Home 2012 18 Marzo RIFORMA. LA GOVERNANCE DEGLI ATENEI NELLA RIFORMA GELMINI
RIFORMA. LA GOVERNANCE DEGLI ATENEI NELLA RIFORMA GELMINI PDF Stampa E-mail

Nelle sue parti migliori e più coraggiose, questa riforma mostra chiaramente il proposito di inserirsi nel solco dei mutamenti avvenuti nel resto d'Europa e di colmare i ritardi nella modernizzazione dell'università italiana. L'apertura alla domanda sociale, l'enfasi sull'efficienza delle strutture di governo e sul superamento del dualismo sia a livello centrale sia a quello di base, gli obiettivi di valorizzazione del merito, l'accentuazione del controllo ex post e della valutazione sulle prestazioni delle università sono scelte pienamente congruenti con le tendenze che interessano tutti i sistemi universitari europei. Giustamente la riforma ribadisce la centralità dell'autonomia universitaria, intesa come capacità di progettare e realizzare gli obiettivi prescelti, senza condizionamenti estranei all'interesse generale dell'ateneo, purché esercitata in modo responsabile. Ciò che era chiamato «gestione democratica e collegiale» degli atenei era in realtà una gestione basata su un macroscopico conflitto di interessi: gli organi decisionali che dovevano decidere sull'allocazione delle risorse (fondi, reclutamento ecc.) erano composti dai rappresentanti eletti di quelle strutture (facoltà, dipartimenti ecc.) che le risorse le richiedevano e le utilizzavano. Inoltre, la collegialità degli organi decisionali in cui tutti erano rappresentati impediva di fatto ogni selezione in base al merito, o a qualunque altro criterio comportasse decisioni selettive, per favorire invece meccanismi spartitori tesi a non scontentare nessuno, e quindi a conservare e riprodurre l’esistente. Tuttavia, l’alternanza invocata da varie parti, cioè una gestione manageriale basata sui puri poteri di efficienza e di competizione, presenta anch'essa un grave vizio: il fatto che solo le comunità scientifiche, non manager esterni, sono in grado di valutare problemi e prospettive nella loro area disciplinare. Solo chi ha una conoscenza approfondita e dall'interno delle potenzialità e delle criticità di una struttura o di un'area scientifica può indicare quali insegnamenti attivare, quali ricerche sostenere e quali profili privilegiare nel reclutamento.

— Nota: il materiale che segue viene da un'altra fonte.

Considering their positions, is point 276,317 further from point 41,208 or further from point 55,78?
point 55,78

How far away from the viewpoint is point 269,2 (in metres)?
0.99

In sintesi, quali sono le soluzioni adottate nella maggior parte degli altri Paesi? Un ruolo forte di indirizzo strategico del consiglio di amministrazione, a maggioranza di membri esterni nominati, come vertice unico dell'ateneo. Una grande rilevanza e forti poteri assegnati al rettore o presidente dell'ateneo, anch'esso per lo più designato. Un ruolo del senato accademico (o organo equivalente) diverso rispetto al passato: non più vertice reale dell'ateneo ma organo che ha il compito di fornire pareri su tutte le materie scientifiche e didattiche, senza però essere il decisore finale.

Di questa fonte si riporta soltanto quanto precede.